50s Finn Juhl sofa for Japan fauteuil for France & Son
Born in Denmark in 1912, Finn Juhl studied architecture at the Royal Danish Academy in Copenhagen. After graduating, he worked for ten years in the office of Vilhelm Lauritzen, a leading Danish Modernist architect. In 1945, he set up his own practice, specializing in interior and furniture design. Juhl created design forms with the mindset of a sculptor and much of his furniture was technically ahead of its time.
Juhl’s career blossomed through his participation in the annual Copenhagen Cabinetmakers’ Guild exhibitions, nationally sponsored events that supported design innovation through collaborations between young architects and traditional cabinetmakers. Juhl found great success in his partnership with craftsman Niels Vodder, and together they created a number of important works.

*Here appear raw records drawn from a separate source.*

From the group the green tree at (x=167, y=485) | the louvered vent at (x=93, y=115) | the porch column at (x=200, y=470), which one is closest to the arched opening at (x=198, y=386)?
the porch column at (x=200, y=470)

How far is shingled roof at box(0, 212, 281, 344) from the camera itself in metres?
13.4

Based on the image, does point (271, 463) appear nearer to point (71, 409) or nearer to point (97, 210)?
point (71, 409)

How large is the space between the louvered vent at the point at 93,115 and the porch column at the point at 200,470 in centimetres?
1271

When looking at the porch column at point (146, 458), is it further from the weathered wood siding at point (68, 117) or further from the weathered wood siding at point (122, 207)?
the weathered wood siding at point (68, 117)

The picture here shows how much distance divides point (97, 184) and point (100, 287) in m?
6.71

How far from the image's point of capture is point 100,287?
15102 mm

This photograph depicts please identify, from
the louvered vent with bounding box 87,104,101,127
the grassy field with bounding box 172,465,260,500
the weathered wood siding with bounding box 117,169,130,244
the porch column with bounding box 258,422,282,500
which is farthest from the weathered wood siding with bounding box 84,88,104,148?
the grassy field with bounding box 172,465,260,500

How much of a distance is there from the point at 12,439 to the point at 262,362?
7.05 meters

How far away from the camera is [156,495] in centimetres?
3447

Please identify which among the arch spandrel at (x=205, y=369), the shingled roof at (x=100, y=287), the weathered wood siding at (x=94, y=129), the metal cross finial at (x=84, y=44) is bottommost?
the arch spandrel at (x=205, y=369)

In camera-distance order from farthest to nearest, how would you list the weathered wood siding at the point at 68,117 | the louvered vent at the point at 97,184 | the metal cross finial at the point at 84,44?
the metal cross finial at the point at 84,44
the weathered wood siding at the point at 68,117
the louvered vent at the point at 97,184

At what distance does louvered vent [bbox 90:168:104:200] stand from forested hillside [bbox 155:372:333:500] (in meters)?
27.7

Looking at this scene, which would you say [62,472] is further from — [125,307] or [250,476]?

One surviving story claims that France & Søn was the first—under the direction of Finn Juhl—to figure out how to work with teak at an industrial scale, an impressive feat in the modernist era. Juhl’s Model 133 Spadestolen Chair (1953) was the first result. Furthermore, France & Son ensured its products could be easily dismantled, making them cheaper to export. In the late 1950s to early 60s, the company supplied furniture to offices of the International Monetary Fund and created large export markets in Germany and the United States. And the fact that so many France & Søn pieces can be found today in very good condition attests to the company’s achievements in quality.
This model 137/3 sofa is the result of the personal continuing development skills of Finn Juhl and his turn towards quality and simplicity, just within a very short time after the model 133’s. This original 1st edition piece is completely new re-upholstered with high quality fabric and shows a magnificent condition.